▶ WHAT YOU WILL DO: A verbatim copy of the listing is the expected output.

▶ INFORMATION PROVIDED:

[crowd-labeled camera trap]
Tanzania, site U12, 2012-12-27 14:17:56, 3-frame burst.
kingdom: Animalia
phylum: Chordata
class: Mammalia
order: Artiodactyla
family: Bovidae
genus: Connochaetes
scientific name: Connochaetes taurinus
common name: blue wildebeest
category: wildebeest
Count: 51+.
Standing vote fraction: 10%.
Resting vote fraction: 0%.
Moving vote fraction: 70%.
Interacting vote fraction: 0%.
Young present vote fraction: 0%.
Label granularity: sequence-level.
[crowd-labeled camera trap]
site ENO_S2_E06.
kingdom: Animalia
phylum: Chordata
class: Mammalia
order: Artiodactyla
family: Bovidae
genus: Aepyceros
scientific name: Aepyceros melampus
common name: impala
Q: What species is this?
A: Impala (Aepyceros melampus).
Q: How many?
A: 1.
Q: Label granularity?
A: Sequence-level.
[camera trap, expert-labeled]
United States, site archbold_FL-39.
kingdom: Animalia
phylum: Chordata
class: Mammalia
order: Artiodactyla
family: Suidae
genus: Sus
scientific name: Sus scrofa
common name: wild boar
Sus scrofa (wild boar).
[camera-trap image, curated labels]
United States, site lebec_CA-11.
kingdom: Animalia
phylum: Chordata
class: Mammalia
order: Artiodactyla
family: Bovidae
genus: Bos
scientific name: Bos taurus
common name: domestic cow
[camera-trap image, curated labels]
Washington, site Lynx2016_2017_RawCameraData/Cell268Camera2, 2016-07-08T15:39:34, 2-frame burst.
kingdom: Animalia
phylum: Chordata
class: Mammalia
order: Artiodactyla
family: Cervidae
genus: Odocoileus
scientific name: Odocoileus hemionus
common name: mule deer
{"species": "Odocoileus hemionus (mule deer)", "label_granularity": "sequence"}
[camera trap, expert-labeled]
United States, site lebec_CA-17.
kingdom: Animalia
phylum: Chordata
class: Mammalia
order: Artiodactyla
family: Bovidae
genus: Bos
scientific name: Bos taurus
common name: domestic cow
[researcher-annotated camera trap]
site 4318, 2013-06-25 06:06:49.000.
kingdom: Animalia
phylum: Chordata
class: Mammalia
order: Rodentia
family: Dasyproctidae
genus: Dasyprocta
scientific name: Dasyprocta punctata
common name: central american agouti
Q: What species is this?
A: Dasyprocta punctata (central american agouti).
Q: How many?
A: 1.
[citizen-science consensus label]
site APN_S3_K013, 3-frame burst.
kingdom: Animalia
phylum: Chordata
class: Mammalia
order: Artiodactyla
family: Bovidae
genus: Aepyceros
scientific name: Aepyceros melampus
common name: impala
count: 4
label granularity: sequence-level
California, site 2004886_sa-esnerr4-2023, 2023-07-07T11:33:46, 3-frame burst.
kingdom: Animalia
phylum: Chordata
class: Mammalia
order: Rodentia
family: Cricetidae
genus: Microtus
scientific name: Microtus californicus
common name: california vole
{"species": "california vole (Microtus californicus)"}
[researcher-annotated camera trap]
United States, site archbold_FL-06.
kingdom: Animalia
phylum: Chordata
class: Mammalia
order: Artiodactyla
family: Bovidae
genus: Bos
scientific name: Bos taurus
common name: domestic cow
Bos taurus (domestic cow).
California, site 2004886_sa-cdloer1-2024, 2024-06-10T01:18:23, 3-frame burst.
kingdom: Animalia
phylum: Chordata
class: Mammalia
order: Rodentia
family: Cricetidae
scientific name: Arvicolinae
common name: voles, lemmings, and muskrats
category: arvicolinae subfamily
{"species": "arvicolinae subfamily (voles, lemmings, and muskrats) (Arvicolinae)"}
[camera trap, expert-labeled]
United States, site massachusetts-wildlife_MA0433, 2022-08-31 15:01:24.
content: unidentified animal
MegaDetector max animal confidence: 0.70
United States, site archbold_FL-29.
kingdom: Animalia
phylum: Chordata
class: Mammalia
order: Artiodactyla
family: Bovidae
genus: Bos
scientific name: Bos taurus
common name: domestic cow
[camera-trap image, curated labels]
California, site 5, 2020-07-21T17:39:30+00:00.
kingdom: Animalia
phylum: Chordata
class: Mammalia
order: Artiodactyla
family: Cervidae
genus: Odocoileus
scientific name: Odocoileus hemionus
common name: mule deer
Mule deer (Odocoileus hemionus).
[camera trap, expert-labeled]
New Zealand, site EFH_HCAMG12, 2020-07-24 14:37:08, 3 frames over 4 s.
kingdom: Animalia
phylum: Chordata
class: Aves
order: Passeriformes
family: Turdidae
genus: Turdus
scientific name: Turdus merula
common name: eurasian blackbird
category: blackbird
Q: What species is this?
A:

▶ ANSWER FOR THE TASK:
[crowd-labeled camera trap]
Tanzania, site U12, 2012-12-27 14:17:56, 3-frame burst.
kingdom: Animalia
phylum: Chordata
class: Mammalia
order: Artiodactyla
family: Bovidae
genus: Connochaetes
scientific name: Connochaetes taurinus
common name: blue wildebeest
category: wildebeest
Count: 51+.
Standing vote fraction: 10%.
Resting vote fraction: 0%.
Moving vote fraction: 70%.
Interacting vote fraction: 0%.
Young present vote fraction: 0%.
Label granularity: sequence-level.
[crowd-labeled camera trap]
site ENO_S2_E06.
kingdom: Animalia
phylum: Chordata
class: Mammalia
order: Artiodactyla
family: Bovidae
genus: Aepyceros
scientific name: Aepyceros melampus
common name: impala
Q: What species is this?
A: Impala (Aepyceros melampus).
Q: How many?
A: 1.
Q: Label granularity?
A: Sequence-level.
[camera trap, expert-labeled]
United States, site archbold_FL-39.
kingdom: Animalia
phylum: Chordata
class: Mammalia
order: Artiodactyla
family: Suidae
genus: Sus
scientific name: Sus scrofa
common name: wild boar
Sus scrofa (wild boar).
[camera-trap image, curated labels]
United States, site lebec_CA-11.
kingdom: Animalia
phylum: Chordata
class: Mammalia
order: Artiodactyla
family: Bovidae
genus: Bos
scientific name: Bos taurus
common name: domestic cow
[camera-trap image, curated labels]
Washington, site Lynx2016_2017_RawCameraData/Cell268Camera2, 2016-07-08T15:39:34, 2-frame burst.
kingdom: Animalia
phylum: Chordata
class: Mammalia
order: Artiodactyla
family: Cervidae
genus: Odocoileus
scientific name: Odocoileus hemionus
common name: mule deer
{"species": "Odocoileus hemionus (mule deer)", "label_granularity": "sequence"}
[camera trap, expert-labeled]
United States, site lebec_CA-17.
kingdom: Animalia
phylum: Chordata
class: Mammalia
order: Artiodactyla
family: Bovidae
genus: Bos
scientific name: Bos taurus
common name: domestic cow
[researcher-annotated camera trap]
site 4318, 2013-06-25 06:06:49.000.
kingdom: Animalia
phylum: Chordata
class: Mammalia
order: Rodentia
family: Dasyproctidae
genus: Dasyprocta
scientific name: Dasyprocta punctata
common name: central american agouti
Q: What species is this?
A: Dasyprocta punctata (central american agouti).
Q: How many?
A: 1.
[citizen-science consensus label]
site APN_S3_K013, 3-frame burst.
kingdom: Animalia
phylum: Chordata
class: Mammalia
order: Artiodactyla
family: Bovidae
genus: Aepyceros
scientific name: Aepyceros melampus
common name: impala
count: 4
label granularity: sequence-level
California, site 2004886_sa-esnerr4-2023, 2023-07-07T11:33:46, 3-frame burst.
kingdom: Animalia
phylum: Chordata
class: Mammalia
order: Rodentia
family: Cricetidae
genus: Microtus
scientific name: Microtus californicus
common name: california vole
{"species": "california vole (Microtus californicus)"}
[researcher-annotated camera trap]
United States, site archbold_FL-06.
kingdom: Animalia
phylum: Chordata
class: Mammalia
order: Artiodactyla
family: Bovidae
genus: Bos
scientific name: Bos taurus
common name: domestic cow
Bos taurus (domestic cow).
California, site 2004886_sa-cdloer1-2024, 2024-06-10T01:18:23, 3-frame burst.
kingdom: Animalia
phylum: Chordata
class: Mammalia
order: Rodentia
family: Cricetidae
scientific name: Arvicolinae
common name: voles, lemmings, and muskrats
category: arvicolinae subfamily
{"species": "arvicolinae subfamily (voles, lemmings, and muskrats) (Arvicolinae)"}
[camera trap, expert-labeled]
United States, site massachusetts-wildlife_MA0433, 2022-08-31 15:01:24.
content: unidentified animal
MegaDetector max animal confidence: 0.70
United States, site archbold_FL-29.
kingdom: Animalia
phylum: Chordata
class: Mammalia
order: Artiodactyla
family: Bovidae
genus: Bos
scientific name: Bos taurus
common name: domestic cow
[camera-trap image, curated labels]
California, site 5, 2020-07-21T17:39:30+00:00.
kingdom: Animalia
phylum: Chordata
class: Mammalia
order: Artiodactyla
family: Cervidae
genus: Odocoileus
scientific name: Odocoileus hemionus
common name: mule deer
Mule deer (Odocoileus hemionus).
[camera trap, expert-labeled]
New Zealand, site EFH_HCAMG12, 2020-07-24 14:37:08, 3 frames over 4 s.
kingdom: Animalia
phylum: Chordata
class: Aves
order: Passeriformes
family: Turdidae
genus: Turdus
scientific name: Turdus merula
common name: eurasian blackbird
category: blackbird
Q: What species is this?
A:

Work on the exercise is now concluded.